12. An immuno-anticancer composition comprising: an anti-MUC1 antibody or an antigen-binding fragment thereof that specifically binds to a polypeptide containing the C-terminal extracellular domain of MUC1; and an immune cell comprising the chimeric antigen receptor.

13. In any one of claims 7 to 12, the composition is used for breast cancer, non-cellular lung cancer, uterine cancer, prostate cancer, esophageal cancer, gastric cancer, pancreatic cancer, colorectal cancer, kidney cancer, bladder cancer, acute myeloid leukemia (AML), multiple myeloma, skin cancer, liver cancer, hepatocellular carcinoma, hepatocellular carcinoma, lung cancer, ovarian cancer, bronchial cancer, nasopharyngeal cancer, laryngeal cancer, colon cancer, pancreatic cancer, cervical cancer, brain cancer, bone cancer, skin cancer, thyroid cancer, parathyroid cancer, biliary tract cancer, testicular cancer, rectal cancer, head and neck cancer, cervical cancer, ureteral cancer, osteosarcoma, neuroblastoma, fibrosarcoma, rhabdomyosarcoma, astrocytoma, neuroblastoma, glioma, acute lymphoblastic leukemia (ALL), adult T-cell leukemia, chronic lymphoblastic leukemia (CLL), hair cell leukemia, myelodysplasia, myeloproliferative disorder, chronic myeloid An immuno-anticancer composition for treating one or more cancers selected from the group consisting of leukemia (CML), myelodysplastic syndrome (MDS), human leukemia virus-type 1 (HTLV-1) leukemia, mastocytosis, acute lymphoblastic leukemia, lymphoma, non-Hodgkin lymphoma, Hodgkin lymphoma, and solitary myeloma.

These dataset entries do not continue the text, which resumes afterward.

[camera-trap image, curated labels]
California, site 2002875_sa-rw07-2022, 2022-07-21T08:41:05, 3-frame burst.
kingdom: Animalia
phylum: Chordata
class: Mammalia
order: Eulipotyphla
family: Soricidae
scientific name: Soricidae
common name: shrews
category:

14. A step of administering an anti-MUC1 antibody or an antigen-binding fragment thereof that specifically binds to a polypeptide containing the C-terminal extracellular domain of MUC1 to an individual in need thereof; an immuno-anticancer treatment method comprising:

15. An immuno-anticancer treatment method according to claim 14, wherein the anti-MUC1 antibody or its antigen-binding fragment that specifically binds to a polypeptide containing the C-terminal extracellular domain of MUC1 is administered in the form of a bispecific antibody containing the anti-MUC1 antibody or its antigen-binding fragment, a chimeric antigen receptor, or an immune cell containing the chimeric antigen receptor.